#### [EXTRACTED TEXT]
The Ghapoha Hospital team (L-R): Selina Dussey, Acting Head QMU/MOH; Dr. George Yankey, Asst. Medical Director Ghapoha Hospital; other members of hospital quality management team. Photo credit: George Woode

Quality Services for Health (Q4H)

The Challenge

The Government of Ghana has made great strides in strengthening its health system in recent years. Its commitment to achieving universal health coverage is anchored by the National Health Insurance Scheme and Community-Based Health Planning and Services, which is a global model for decentralized health care – strengthening and expanding the delivery of community-level primary and preventative care.

Despite these successes, systemic and behavior challenges persist to improving population health, such as limited harmonization, coordination, and linkages across the health system and its service delivery levels. As a result, health outcomes are trending in the wrong direction, including increasing mortality rates and disparities in access to quality services.

Overview and Objectives

Improving the quality of care requires coordinated, system-wide action with buy-in from key Actors. Through the Q4H Activity in Ghana, URC and its partners and collaborators are integrating our experience in quality improvement (QI), social and behavior change, and gender equity and social inclusion (GESI) to support Ghana’s public and private health system actors to sustainably improve health services quality across Ghana.

#### [ACTION ITEM A]
Answer these from the Q4H text:
(i) Who is credited for the photo?
(ii) Which program does the text describe as a global model for decentralized health care?
(iii) What does the abbreviation GESI stand for?
#### [ACTION ITEM B]
Duplicate the Q4H text from "Overview and Objectives" up to and including "quality across Ghana.".
The entries that come next are separate material and are not part of the Q4H text.

Stored data entries:
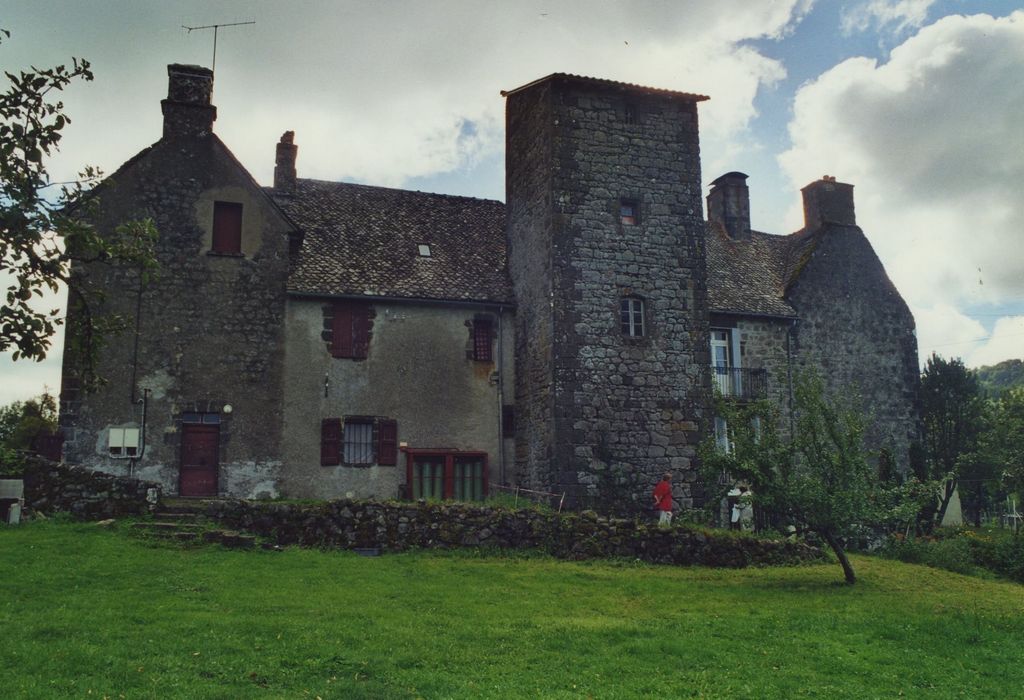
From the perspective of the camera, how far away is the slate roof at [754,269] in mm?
26688

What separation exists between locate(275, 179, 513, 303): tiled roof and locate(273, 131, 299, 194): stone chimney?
0.45m

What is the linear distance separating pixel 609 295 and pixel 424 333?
5.07 metres

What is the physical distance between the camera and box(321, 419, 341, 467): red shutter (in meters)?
21.8

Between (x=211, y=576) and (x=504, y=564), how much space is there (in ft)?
17.5

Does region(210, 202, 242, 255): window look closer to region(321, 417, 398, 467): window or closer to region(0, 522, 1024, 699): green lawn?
region(321, 417, 398, 467): window

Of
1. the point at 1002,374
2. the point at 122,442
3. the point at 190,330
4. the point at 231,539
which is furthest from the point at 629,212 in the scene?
the point at 1002,374

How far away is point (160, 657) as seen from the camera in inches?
376

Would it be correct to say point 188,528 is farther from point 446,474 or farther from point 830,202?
point 830,202

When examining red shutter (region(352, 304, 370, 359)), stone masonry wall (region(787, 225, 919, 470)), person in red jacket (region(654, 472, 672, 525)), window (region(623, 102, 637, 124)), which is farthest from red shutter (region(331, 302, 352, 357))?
stone masonry wall (region(787, 225, 919, 470))

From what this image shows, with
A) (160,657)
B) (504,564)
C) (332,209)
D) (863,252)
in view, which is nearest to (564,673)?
(160,657)

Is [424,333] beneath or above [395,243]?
beneath

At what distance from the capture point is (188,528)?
16.7 m

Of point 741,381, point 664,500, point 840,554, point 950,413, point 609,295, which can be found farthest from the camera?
point 950,413

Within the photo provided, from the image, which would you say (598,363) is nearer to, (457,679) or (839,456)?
(839,456)
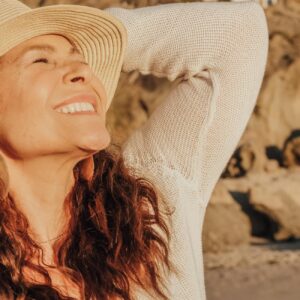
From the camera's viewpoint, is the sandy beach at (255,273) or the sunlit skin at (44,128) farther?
the sandy beach at (255,273)

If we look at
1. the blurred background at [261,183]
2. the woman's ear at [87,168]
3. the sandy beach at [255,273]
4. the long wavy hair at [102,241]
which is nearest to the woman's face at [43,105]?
the long wavy hair at [102,241]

#### [EXERCISE SOLUTION A]
(i) George Woode
(ii) Community-Based Health Planning and Services
(iii) Gender equity and social inclusion

#### [EXERCISE SOLUTION B]
Overview and Objectives

Improving the quality of care requires coordinated, system-wide action with buy-in from key Actors. Through the Q4H Activity in Ghana, URC and its partners and collaborators are integrating our experience in quality improvement (QI), social and behavior change, and gender equity and social inclusion (GESI) to support Ghana’s public and private health system actors to sustainably improve health services quality across Ghana.